Вместо продолжения разговора она отворачивается. Я молчу, вдруг понимая, что отчаянно хочется говорить хоть с кем-нибудь. Мне слишком хреново, а Ишим выглядит слишком светлой.
— Я ее видела, — сиплым шепотом делюсь я.
— Кого?
— Святую Марию! — я вскакиваю, едва не падаю, но все же ругаю себя за то, что открыла рот. Не нужно Ишим этого знать, просто не нужно.
Она неотрывно смотрит на меня, успокаивающе как-то и с немым укором. Да, я дохуя дерганая, поломанная и злая, но другой просто не существует. А Ишим согласна и так: с шипением, с кривыми усмешками, с дурацкими шуточками, лишь бы я была рядом.
Она нужна мне, необходима просто, и, наверное, неплохо, что есть, за кого цепляться. Когда она рядом, дышится спокойней, а руки понемногу перестают дрожать, нервы успокаиваются. Ишим обладает странным даром лечить мою душу, единственным таким на все три мира.
Неясно, кто первый целует, да это и неважно совсем. Ишим отскакивает, изумленно смотрит на меня, прижимая ладонь к губам.

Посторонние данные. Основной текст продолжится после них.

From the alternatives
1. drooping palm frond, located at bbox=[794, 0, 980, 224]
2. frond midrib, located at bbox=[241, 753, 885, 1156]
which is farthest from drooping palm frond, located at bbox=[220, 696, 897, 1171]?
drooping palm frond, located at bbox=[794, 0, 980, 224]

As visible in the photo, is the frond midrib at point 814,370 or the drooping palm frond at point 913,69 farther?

Меня трясет, я и сама без понятия, что это такое было.
— Почему сейчас? — поднимает голову Ишим.
Потому что стоны четырежды клятой Нираэль не вылетают из головы, потому что я видела саму Смерть, потому что мне нужно забыться, вцепиться хоть в кого-нибудь, не отпускать… Все эти оправдания мелькают в голове встревоженным роем, но я отмахиваюсь от них. Вместо этого прижимаю Ишим к стене, целуя, — изучаю, привыкаю, доказываю ей что-то. Больше — себе. Что могу еще что-то чувствовать; и правда: умиротворенное тепло растекается по телу, заставляет блаженно цепенеть.
Ишим вздрагивает с непривычки; возможно, она ожидала нежных объятий и целомудренных дружеских поцелуев для начала, но я вцепляюсь в нее дико и отчаянно, упрашивая не отпускать. Что же, похоже, завтра с утра она уйдет, оставит меня… Но это будет только завтра.

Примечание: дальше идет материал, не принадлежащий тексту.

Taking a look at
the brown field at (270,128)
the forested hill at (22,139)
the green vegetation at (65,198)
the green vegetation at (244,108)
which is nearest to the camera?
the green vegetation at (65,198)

Она ожидала явно не этого, не рваных яростных поцелуев, граничащих с укусами, которыми я покрываю ее губы, потом шею. Прикусываю кожу клыками, заставляя ее извиваться, ударяясь локтями о холодную стену. Роль жертвы Ишим не слишком-то нравится, она протестующе мычит, но я вовремя накрываю ее губы своими.

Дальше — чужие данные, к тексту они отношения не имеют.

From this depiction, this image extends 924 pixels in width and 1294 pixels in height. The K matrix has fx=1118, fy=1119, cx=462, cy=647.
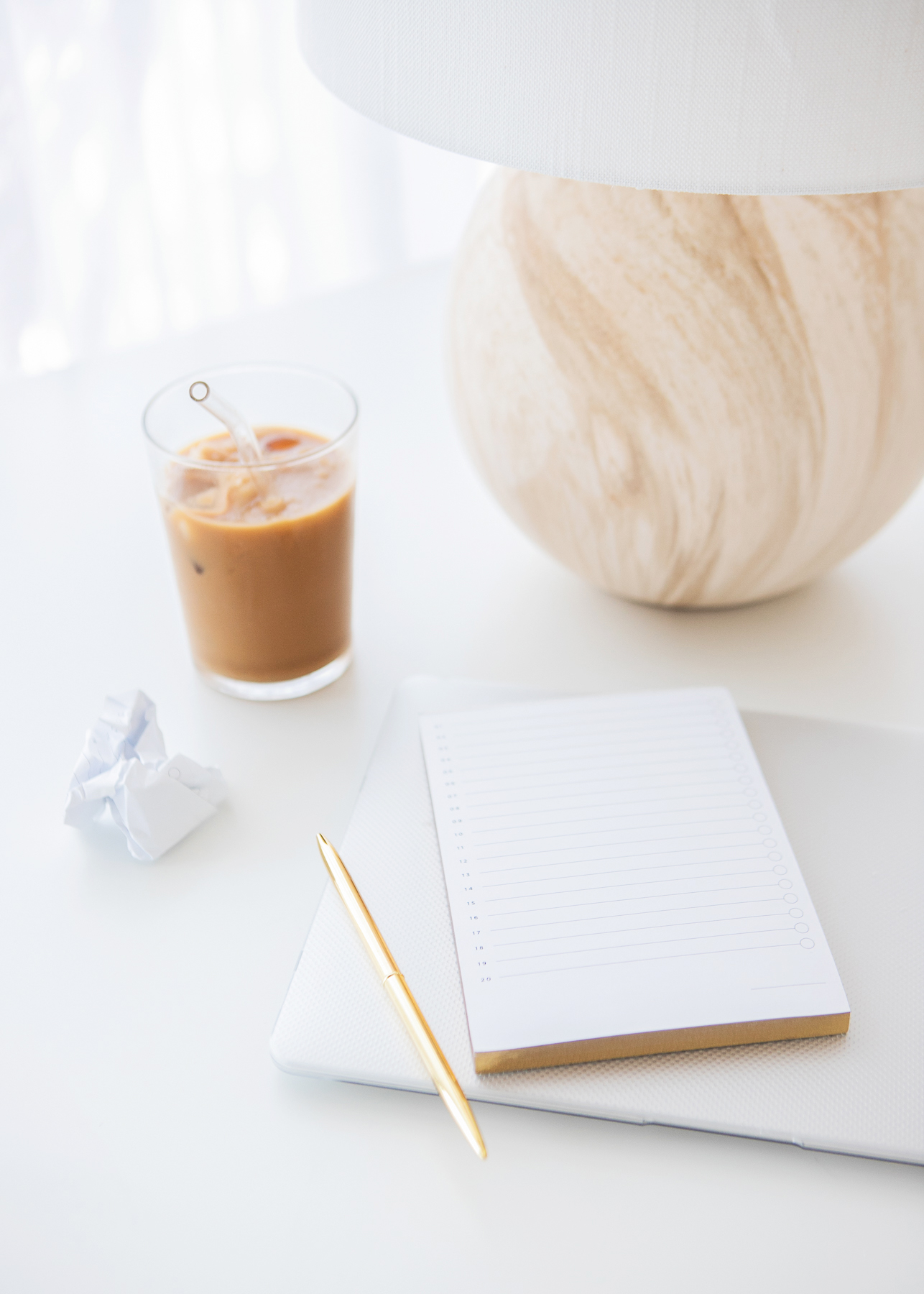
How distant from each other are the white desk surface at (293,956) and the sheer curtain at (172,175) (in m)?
0.50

— Я совсем не ангел, учти, — шепчу я, зарываясь пальцами в ее волосы, властно прижимая ее к себе.
— Я догадываюсь, — припухшими губами отвечает она. В глазах Ишим я вижу молчаливое согласие.
И только оно позволяет мне швырнуть нас к столу, попутно стаскивая одежду, путаясь в молниях и пуговицах. Ишим тоже, кажется, интересно, что из этого выйдет, — оставшись обнаженной, она игриво ударяет меня по губам кисточкой хвоста и сама падает на стол. Усмехнувшись, я наклоняюсь к ней.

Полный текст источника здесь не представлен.